Here's a rough sketch of a

proof:

Assume that we have a list with transient(non-looping part) of length T>=0 and period(looping part) of length P>1. Send two pointers down the list. One will advance j_{1} nodes at a time, the other will advance j_{2}!=j_{1} nodes at a time. So, at some smallest time t_{0}, both pointers will be in the loop, if there is one. The position of a pointer at t_{0} will depend on T and j.
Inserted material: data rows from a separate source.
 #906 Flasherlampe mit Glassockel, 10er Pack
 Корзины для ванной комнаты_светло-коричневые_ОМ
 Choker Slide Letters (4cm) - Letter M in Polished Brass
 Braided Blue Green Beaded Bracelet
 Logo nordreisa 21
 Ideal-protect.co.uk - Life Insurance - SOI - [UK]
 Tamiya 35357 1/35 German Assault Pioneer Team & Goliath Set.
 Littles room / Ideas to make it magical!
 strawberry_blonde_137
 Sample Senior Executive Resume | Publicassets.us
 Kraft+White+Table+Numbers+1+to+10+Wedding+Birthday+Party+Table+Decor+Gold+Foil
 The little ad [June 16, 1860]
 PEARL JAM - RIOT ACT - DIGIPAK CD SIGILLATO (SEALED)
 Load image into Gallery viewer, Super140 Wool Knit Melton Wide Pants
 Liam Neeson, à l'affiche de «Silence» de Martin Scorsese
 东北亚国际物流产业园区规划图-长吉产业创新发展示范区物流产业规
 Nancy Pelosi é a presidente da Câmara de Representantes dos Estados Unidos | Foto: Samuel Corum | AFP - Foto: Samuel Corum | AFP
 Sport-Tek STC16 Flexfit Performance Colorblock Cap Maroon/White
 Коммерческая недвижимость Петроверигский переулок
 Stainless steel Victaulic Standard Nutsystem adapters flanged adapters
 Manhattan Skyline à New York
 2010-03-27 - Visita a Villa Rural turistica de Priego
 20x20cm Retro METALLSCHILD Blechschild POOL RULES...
For the moment lets just call the positions of our pointers at t_{0}, x_{1} and x_{2}. So, the positions of the pointers in the loop are given by:

(j_{1}*t+x_{1}) mod P and (j_{2}*t+x_{2}) mod P

For this technique to work, we need the positions to be equal at some time t>t_{0}. So,

(j_{1}*t+x_{1}) = (j_{2}*t+x_{2}) mod P =>

(j_{1}*t - j_{2}*t + x_{1} - x_{2}) = 0 mod P =>

((j_{1}-j_{2})t+(x_{1}-x_{2}))/P = n for some integer n>0 =>

t = nP/(j_{1}-j_{2}) + (x_{1}-x_{2})/(j_{1}-j_{2}).

So, if j_{1}=2 and j_{2}=1, as above, t is obviously an integer for any P and T, which was what we wanted.